Kovac considero la pregunta mientras miraba al anciano.
– Si hubiera entrado de frente, la persona que abriera la puerta se habria topado primero con el lado destrozado de su cabeza. Tal vez quisiera conservar un poco de dignidad.
– En tal caso podria haber tenido la consideracion de ponerse algo mas de ropa, ?no te parece? Estos calzoncillos no infunden demasiado respeto que digamos.
– Los suicidios no siempre tienen sentido. Una persona dispuesta a meterse una bala en la boca no esta precisamente en su sano juicio. Y sabes tan bien como yo que mucha gente se suicida en el lavabo, como si ellos mismos tuvieran que limpiar la porqueria despues.
Liska no respondio. Estaba concentrada en el suelo, de un vinilo gastado que veinte anos antes habia sido blanco. Detras de Fallon, el vinilo se habia salpicado de sangre mezclada con fragmentos de hueso y trozos de masa encefalica que mas bien parecian macarrones pasados. Delante de el, nada. La cortina de la ducha era un autentico infierno, pero la puerta por la que habian entrado estaba limpia.
Cualquier persona que hubiera entrado o salido de la habitacion habria tenido via libre, sin sangre que pisar ni en la que dejar huella alguna.

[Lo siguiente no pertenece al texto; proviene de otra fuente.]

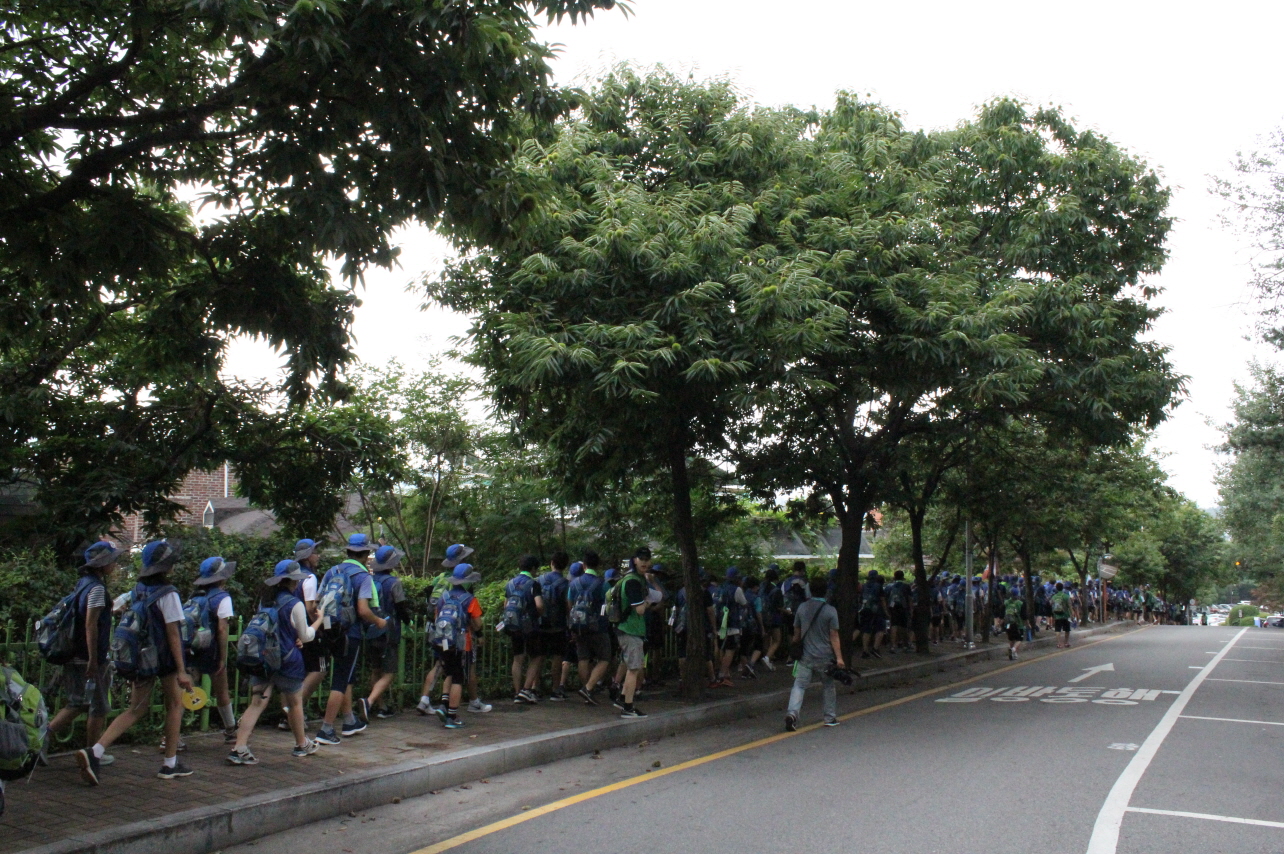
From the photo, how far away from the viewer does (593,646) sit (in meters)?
11.4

– Si Mike hubiera sido un multimillonario con una esposa joven y guapa, diria que estas sobre una pista interesante, Tinks -dijo Kovac-, pero no era mas que un viejo amargado e invalido que acababa de perder a su hijo predilecto. ?Que le quedaba? Estaba hecho polvo por lo de Andy, no podia perdonarse por no perdonar al chico. Asi que entra aqui, aparca la silla y se pega un tiro. Y lo hace de la forma mas limpia posible, para que ninguno de nosotros entre aqui y pise su cerebro.
Liska apunto la Polaroid al 38 tirado en el suelo y tomo una ultima fotografia.
– Debe de ser su antiguo revolver reglamentario -conjeturo Kovac-. Cuando registremos la casa, veremos que lo guardaba en una caja de zapatos en el fondo del armario, pues eso es lo que hacen todos los antiguos policias -aseguro con una sonrisa ironica-. Ahi es donde guardo el mio, por si quieres venir a quitarmelo. Somos animales de costumbres, y muy pateticos por cierto. -Se volvio hacia Fallon-. Algunos mas que otros.
– Tu tambien pareces un poquito amargado, Kojak -comento Liska, alargandole las fotos Polaroid.
Kovac se las guardo en el bolsillo interior del abrigo.
– ?Como no voy a estar amargado viendo esto?
De otra parte de la casa les llego el golpe de una puerta exterior al cerrarse. Aliviado, Kovac dio la espalda al cadaver y enfilo el pasillo.
– Ya era hora, maldita sea -refunfuno.
Sin embargo, se detuvo en seco al mismo tiempo que Neil Fallon quedaba paralizado en el umbral abovedado que separaba el salon del comedor.
Parecia que lo hubieran atropellado. Tenia el cabello levantado a un lado, el pomulo derecho amoratado y el labio partido. Su traje marron daba la impresion de que habia dormido con el puesto, llevaba la corbata barata torcida y el boton superior de la camisa desabrochado. De todos modos, no podria haberselo cerrado, pues a todas luces se habia comprado la camisa en tiempos de cuello mas esbelto y desde entonces no habia tenido ocasion de ponersela.
Respiro hondo varias veces en un intento de serenarse.